[UPDATE: I’ve been corresponding via email with Robert MacMillan, the writer of the Washington Post story I mention here. As soon as I have his permission, I’ll post his response. OK – the email exchange is here.]
SO – A journalist teaching a class at Boston University does something stupid, it bounces around a corner of the blogosphere, and the Washington Post picks it up, resulting in about 100 posts about whether or not educators should blog, when and where journalists should blog, what should and shouldn’t be talked about on your blog.
One problem.
Michael Gee, ex-Boston Herald sports writer, posted his ill-advised commentary on the “incredibly hot” student with the “bitchin’ bod” on a message board. Check out the WaPo article, and click on the link to the “blog” Robert MacMillan cites: SportsJournalists.com.
There is no blog present.
What you see is called a message board, or a forum, and has existed for quite a long time.
By calling this a “blog,” MacMillan stamps this sordid little episode with a certain stigma – throw in blogging vs. journalism and “should educators blog?” and you end up with the oh-so juicy headline “Don’t Blog So Close To Me.”
Love the headline, hate the complete lack of attention being paid to different methods of communication.
The message board is the water cooler, nay, the corner bar. If Gee was posting this sort of thing on a blog, even if it was just personal stuff and not about journalism or education, then he’d still be an asshole, but he’d be an asshole with a blog.
MacMillan wrote in his WaPo article:
“There are millions of blogs out there, so many that conventional wisdom says most attract few readers at best. So it’s easy to understand why some bloggers provide commentary and observations that might raise eyebrows at the dinner table, the water cooler — or the human resources department.”
This is misinformation that plays up a few recent articles on the “dangers” of blogging, playing to a crowd waiting for people speaking their minds to put their feet in their mouths.
Mr. MacMillan, what if a blogger started referring to you as someone who wrote a column in the local newsletter called The Washington Post? What would your reaction be?
To the 100+ bloggers who reacted before they bothered to click on a link in the story and check where Gee had made his idiotic remarks…you’re not helping by buying into the stigma and repeating it.
Not everything written online is a blog entry.
This is.
[tags]michael gee, robert macmillan, MacMillan, WaPo, Wasington Post, education, blogs, journalism, media[/tags]
Comments
6 responses to “The Washington Post Doesn’t Know A Blog From A Message Board”

- **Provided material**
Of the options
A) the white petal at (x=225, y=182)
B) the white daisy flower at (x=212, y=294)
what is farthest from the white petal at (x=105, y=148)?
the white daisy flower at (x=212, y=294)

* * *

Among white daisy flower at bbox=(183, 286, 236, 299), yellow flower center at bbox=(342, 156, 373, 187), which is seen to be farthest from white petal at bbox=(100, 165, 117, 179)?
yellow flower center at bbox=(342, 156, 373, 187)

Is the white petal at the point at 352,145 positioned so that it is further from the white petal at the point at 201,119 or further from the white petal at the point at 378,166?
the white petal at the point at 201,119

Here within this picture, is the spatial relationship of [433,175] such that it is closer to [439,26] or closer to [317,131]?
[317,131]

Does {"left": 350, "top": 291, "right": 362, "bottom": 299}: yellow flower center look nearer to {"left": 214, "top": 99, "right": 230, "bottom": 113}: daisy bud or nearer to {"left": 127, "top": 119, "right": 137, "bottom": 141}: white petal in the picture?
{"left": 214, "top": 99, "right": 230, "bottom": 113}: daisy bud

==

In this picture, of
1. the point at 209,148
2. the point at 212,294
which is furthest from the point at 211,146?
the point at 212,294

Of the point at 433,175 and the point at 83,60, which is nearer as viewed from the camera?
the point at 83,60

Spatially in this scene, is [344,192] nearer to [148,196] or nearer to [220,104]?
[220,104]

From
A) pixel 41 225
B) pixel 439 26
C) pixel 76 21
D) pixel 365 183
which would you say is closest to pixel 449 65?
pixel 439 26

- **Set exercise A**
Reproduce the stretch of the blog post above from "Michael Gee, ex-Boston" through "no blog present.".
- **Set exercise B**
In the blog post above, which newspaper did Michael Gee formerly write sports for?

- **Output A**
Michael Gee, ex-Boston Herald sports writer, posted his ill-advised commentary on the “incredibly hot” student with the “bitchin’ bod” on a message board. Check out the WaPo article, and click on the link to the “blog” Robert MacMillan cites: SportsJournalists.com.
There is no blog present.

- **Output B**
The Boston Herald.